**Material to process:**
□ □ □ □ □

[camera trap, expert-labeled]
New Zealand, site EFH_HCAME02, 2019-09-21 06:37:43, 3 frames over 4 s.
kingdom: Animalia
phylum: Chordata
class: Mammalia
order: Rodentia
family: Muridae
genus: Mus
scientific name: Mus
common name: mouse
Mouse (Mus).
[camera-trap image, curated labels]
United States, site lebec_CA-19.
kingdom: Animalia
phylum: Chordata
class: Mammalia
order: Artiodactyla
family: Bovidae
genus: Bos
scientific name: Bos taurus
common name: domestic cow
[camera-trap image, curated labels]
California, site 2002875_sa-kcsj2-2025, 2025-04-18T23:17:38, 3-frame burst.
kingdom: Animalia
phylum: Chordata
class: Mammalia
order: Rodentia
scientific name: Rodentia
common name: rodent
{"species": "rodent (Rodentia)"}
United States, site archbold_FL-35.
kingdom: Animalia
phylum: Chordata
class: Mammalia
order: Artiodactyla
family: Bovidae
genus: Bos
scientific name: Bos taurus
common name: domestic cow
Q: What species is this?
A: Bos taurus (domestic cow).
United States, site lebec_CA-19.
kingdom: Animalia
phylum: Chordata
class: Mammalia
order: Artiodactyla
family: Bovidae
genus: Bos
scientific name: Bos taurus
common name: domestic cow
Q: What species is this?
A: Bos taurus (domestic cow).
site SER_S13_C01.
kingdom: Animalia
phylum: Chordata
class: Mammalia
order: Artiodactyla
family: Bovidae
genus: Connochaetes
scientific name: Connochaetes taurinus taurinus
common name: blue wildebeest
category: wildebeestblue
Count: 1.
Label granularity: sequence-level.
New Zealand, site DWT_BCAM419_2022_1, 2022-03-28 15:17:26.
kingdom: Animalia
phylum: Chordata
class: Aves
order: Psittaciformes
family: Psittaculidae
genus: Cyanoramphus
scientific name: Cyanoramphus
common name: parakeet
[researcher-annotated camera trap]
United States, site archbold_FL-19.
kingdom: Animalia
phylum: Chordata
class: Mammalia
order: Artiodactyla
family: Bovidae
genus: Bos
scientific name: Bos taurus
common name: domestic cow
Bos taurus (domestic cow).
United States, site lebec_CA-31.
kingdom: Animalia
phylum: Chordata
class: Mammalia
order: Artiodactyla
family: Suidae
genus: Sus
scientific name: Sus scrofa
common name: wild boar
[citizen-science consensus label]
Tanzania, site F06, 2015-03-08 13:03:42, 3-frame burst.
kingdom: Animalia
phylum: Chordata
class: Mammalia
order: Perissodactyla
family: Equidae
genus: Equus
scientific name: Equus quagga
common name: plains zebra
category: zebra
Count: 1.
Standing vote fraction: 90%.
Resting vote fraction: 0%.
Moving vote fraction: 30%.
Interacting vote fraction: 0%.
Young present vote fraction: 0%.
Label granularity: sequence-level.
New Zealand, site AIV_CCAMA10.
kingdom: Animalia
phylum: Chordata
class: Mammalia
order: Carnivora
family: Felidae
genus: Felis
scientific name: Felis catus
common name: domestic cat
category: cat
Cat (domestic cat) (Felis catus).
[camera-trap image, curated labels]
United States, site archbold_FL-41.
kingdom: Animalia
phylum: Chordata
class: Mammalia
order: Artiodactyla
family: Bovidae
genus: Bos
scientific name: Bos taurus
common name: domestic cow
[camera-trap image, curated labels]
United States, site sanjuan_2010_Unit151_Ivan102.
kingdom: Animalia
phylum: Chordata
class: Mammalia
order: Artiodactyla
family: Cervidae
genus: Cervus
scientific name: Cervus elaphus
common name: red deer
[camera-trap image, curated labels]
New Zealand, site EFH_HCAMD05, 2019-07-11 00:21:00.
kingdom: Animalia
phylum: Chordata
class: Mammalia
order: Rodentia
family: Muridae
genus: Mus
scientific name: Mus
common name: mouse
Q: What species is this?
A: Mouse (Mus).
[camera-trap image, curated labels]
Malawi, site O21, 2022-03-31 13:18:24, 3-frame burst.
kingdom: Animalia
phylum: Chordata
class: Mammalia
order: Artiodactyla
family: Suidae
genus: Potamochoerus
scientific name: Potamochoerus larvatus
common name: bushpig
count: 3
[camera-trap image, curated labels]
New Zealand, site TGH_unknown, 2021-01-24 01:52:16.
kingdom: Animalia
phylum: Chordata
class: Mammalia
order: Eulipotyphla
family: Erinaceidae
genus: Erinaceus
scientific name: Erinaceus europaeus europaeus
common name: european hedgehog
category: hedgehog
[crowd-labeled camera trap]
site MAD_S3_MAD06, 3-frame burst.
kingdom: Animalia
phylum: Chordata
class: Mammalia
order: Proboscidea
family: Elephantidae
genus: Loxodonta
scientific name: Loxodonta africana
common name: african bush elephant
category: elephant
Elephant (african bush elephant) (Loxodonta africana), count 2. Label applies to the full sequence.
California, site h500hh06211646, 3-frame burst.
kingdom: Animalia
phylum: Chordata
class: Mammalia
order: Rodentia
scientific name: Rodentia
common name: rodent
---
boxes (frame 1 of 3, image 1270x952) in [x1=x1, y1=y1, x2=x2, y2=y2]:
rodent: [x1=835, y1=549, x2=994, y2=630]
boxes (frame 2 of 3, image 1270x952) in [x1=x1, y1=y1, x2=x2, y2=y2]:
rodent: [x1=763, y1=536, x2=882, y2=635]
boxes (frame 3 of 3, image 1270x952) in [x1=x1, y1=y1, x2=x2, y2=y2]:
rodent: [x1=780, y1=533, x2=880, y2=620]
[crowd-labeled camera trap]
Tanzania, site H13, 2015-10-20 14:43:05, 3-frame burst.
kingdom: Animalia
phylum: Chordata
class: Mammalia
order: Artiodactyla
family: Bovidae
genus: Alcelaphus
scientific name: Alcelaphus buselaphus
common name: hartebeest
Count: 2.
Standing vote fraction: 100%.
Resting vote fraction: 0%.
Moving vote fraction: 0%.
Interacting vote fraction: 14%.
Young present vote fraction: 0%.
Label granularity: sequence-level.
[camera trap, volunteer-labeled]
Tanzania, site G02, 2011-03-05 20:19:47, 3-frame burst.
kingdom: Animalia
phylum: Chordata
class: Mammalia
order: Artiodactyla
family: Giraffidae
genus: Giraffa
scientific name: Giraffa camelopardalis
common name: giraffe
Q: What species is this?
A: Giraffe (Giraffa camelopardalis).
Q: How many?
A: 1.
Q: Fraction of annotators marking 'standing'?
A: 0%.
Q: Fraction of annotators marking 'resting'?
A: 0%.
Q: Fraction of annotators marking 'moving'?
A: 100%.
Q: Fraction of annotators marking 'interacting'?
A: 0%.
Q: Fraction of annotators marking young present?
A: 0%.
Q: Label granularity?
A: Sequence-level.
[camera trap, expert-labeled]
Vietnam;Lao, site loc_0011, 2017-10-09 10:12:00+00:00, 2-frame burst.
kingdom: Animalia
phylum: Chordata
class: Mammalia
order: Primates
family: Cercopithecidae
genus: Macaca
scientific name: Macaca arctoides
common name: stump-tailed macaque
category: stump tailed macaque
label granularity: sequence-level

□ □ □ □ □

**Assignment:** Set down the data in full, word for word.

**Answer to the exercise:**
[camera trap, expert-labeled]
New Zealand, site EFH_HCAME02, 2019-09-21 06:37:43, 3 frames over 4 s.
kingdom: Animalia
phylum: Chordata
class: Mammalia
order: Rodentia
family: Muridae
genus: Mus
scientific name: Mus
common name: mouse
Mouse (Mus).
[camera-trap image, curated labels]
United States, site lebec_CA-19.
kingdom: Animalia
phylum: Chordata
class: Mammalia
order: Artiodactyla
family: Bovidae
genus: Bos
scientific name: Bos taurus
common name: domestic cow
[camera-trap image, curated labels]
California, site 2002875_sa-kcsj2-2025, 2025-04-18T23:17:38, 3-frame burst.
kingdom: Animalia
phylum: Chordata
class: Mammalia
order: Rodentia
scientific name: Rodentia
common name: rodent
{"species": "rodent (Rodentia)"}
United States, site archbold_FL-35.
kingdom: Animalia
phylum: Chordata
class: Mammalia
order: Artiodactyla
family: Bovidae
genus: Bos
scientific name: Bos taurus
common name: domestic cow
Q: What species is this?
A: Bos taurus (domestic cow).
United States, site lebec_CA-19.
kingdom: Animalia
phylum: Chordata
class: Mammalia
order: Artiodactyla
family: Bovidae
genus: Bos
scientific name: Bos taurus
common name: domestic cow
Q: What species is this?
A: Bos taurus (domestic cow).
site SER_S13_C01.
kingdom: Animalia
phylum: Chordata
class: Mammalia
order: Artiodactyla
family: Bovidae
genus: Connochaetes
scientific name: Connochaetes taurinus taurinus
common name: blue wildebeest
category: wildebeestblue
Count: 1.
Label granularity: sequence-level.
New Zealand, site DWT_BCAM419_2022_1, 2022-03-28 15:17:26.
kingdom: Animalia
phylum: Chordata
class: Aves
order: Psittaciformes
family: Psittaculidae
genus: Cyanoramphus
scientific name: Cyanoramphus
common name: parakeet
[researcher-annotated camera trap]
United States, site archbold_FL-19.
kingdom: Animalia
phylum: Chordata
class: Mammalia
order: Artiodactyla
family: Bovidae
genus: Bos
scientific name: Bos taurus
common name: domestic cow
Bos taurus (domestic cow).
United States, site lebec_CA-31.
kingdom: Animalia
phylum: Chordata
class: Mammalia
order: Artiodactyla
family: Suidae
genus: Sus
scientific name: Sus scrofa
common name: wild boar
[citizen-science consensus label]
Tanzania, site F06, 2015-03-08 13:03:42, 3-frame burst.
kingdom: Animalia
phylum: Chordata
class: Mammalia
order: Perissodactyla
family: Equidae
genus: Equus
scientific name: Equus quagga
common name: plains zebra
category: zebra
Count: 1.
Standing vote fraction: 90%.
Resting vote fraction: 0%.
Moving vote fraction: 30%.
Interacting vote fraction: 0%.
Young present vote fraction: 0%.
Label granularity: sequence-level.
New Zealand, site AIV_CCAMA10.
kingdom: Animalia
phylum: Chordata
class: Mammalia
order: Carnivora
family: Felidae
genus: Felis
scientific name: Felis catus
common name: domestic cat
category: cat
Cat (domestic cat) (Felis catus).
[camera-trap image, curated labels]
United States, site archbold_FL-41.
kingdom: Animalia
phylum: Chordata
class: Mammalia
order: Artiodactyla
family: Bovidae
genus: Bos
scientific name: Bos taurus
common name: domestic cow
[camera-trap image, curated labels]
United States, site sanjuan_2010_Unit151_Ivan102.
kingdom: Animalia
phylum: Chordata
class: Mammalia
order: Artiodactyla
family: Cervidae
genus: Cervus
scientific name: Cervus elaphus
common name: red deer
[camera-trap image, curated labels]
New Zealand, site EFH_HCAMD05, 2019-07-11 00:21:00.
kingdom: Animalia
phylum: Chordata
class: Mammalia
order: Rodentia
family: Muridae
genus: Mus
scientific name: Mus
common name: mouse
Q: What species is this?
A: Mouse (Mus).
[camera-trap image, curated labels]
Malawi, site O21, 2022-03-31 13:18:24, 3-frame burst.
kingdom: Animalia
phylum: Chordata
class: Mammalia
order: Artiodactyla
family: Suidae
genus: Potamochoerus
scientific name: Potamochoerus larvatus
common name: bushpig
count: 3
[camera-trap image, curated labels]
New Zealand, site TGH_unknown, 2021-01-24 01:52:16.
kingdom: Animalia
phylum: Chordata
class: Mammalia
order: Eulipotyphla
family: Erinaceidae
genus: Erinaceus
scientific name: Erinaceus europaeus europaeus
common name: european hedgehog
category: hedgehog
[crowd-labeled camera trap]
site MAD_S3_MAD06, 3-frame burst.
kingdom: Animalia
phylum: Chordata
class: Mammalia
order: Proboscidea
family: Elephantidae
genus: Loxodonta
scientific name: Loxodonta africana
common name: african bush elephant
category: elephant
Elephant (african bush elephant) (Loxodonta africana), count 2. Label applies to the full sequence.
California, site h500hh06211646, 3-frame burst.
kingdom: Animalia
phylum: Chordata
class: Mammalia
order: Rodentia
scientific name: Rodentia
common name: rodent
---
boxes (frame 1 of 3, image 1270x952) in [x1=x1, y1=y1, x2=x2, y2=y2]:
rodent: [x1=835, y1=549, x2=994, y2=630]
boxes (frame 2 of 3, image 1270x952) in [x1=x1, y1=y1, x2=x2, y2=y2]:
rodent: [x1=763, y1=536, x2=882, y2=635]
boxes (frame 3 of 3, image 1270x952) in [x1=x1, y1=y1, x2=x2, y2=y2]:
rodent: [x1=780, y1=533, x2=880, y2=620]
[crowd-labeled camera trap]
Tanzania, site H13, 2015-10-20 14:43:05, 3-frame burst.
kingdom: Animalia
phylum: Chordata
class: Mammalia
order: Artiodactyla
family: Bovidae
genus: Alcelaphus
scientific name: Alcelaphus buselaphus
common name: hartebeest
Count: 2.
Standing vote fraction: 100%.
Resting vote fraction: 0%.
Moving vote fraction: 0%.
Interacting vote fraction: 14%.
Young present vote fraction: 0%.
Label granularity: sequence-level.
[camera trap, volunteer-labeled]
Tanzania, site G02, 2011-03-05 20:19:47, 3-frame burst.
kingdom: Animalia
phylum: Chordata
class: Mammalia
order: Artiodactyla
family: Giraffidae
genus: Giraffa
scientific name: Giraffa camelopardalis
common name: giraffe
Q: What species is this?
A: Giraffe (Giraffa camelopardalis).
Q: How many?
A: 1.
Q: Fraction of annotators marking 'standing'?
A: 0%.
Q: Fraction of annotators marking 'resting'?
A: 0%.
Q: Fraction of annotators marking 'moving'?
A: 100%.
Q: Fraction of annotators marking 'interacting'?
A: 0%.
Q: Fraction of annotators marking young present?
A: 0%.
Q: Label granularity?
A: Sequence-level.
[camera trap, expert-labeled]
Vietnam;Lao, site loc_0011, 2017-10-09 10:12:00+00:00, 2-frame burst.
kingdom: Animalia
phylum: Chordata
class: Mammalia
order: Primates
family: Cercopithecidae
genus: Macaca
scientific name: Macaca arctoides
common name: stump-tailed macaque
category: stump tailed macaque
label granularity: sequence-level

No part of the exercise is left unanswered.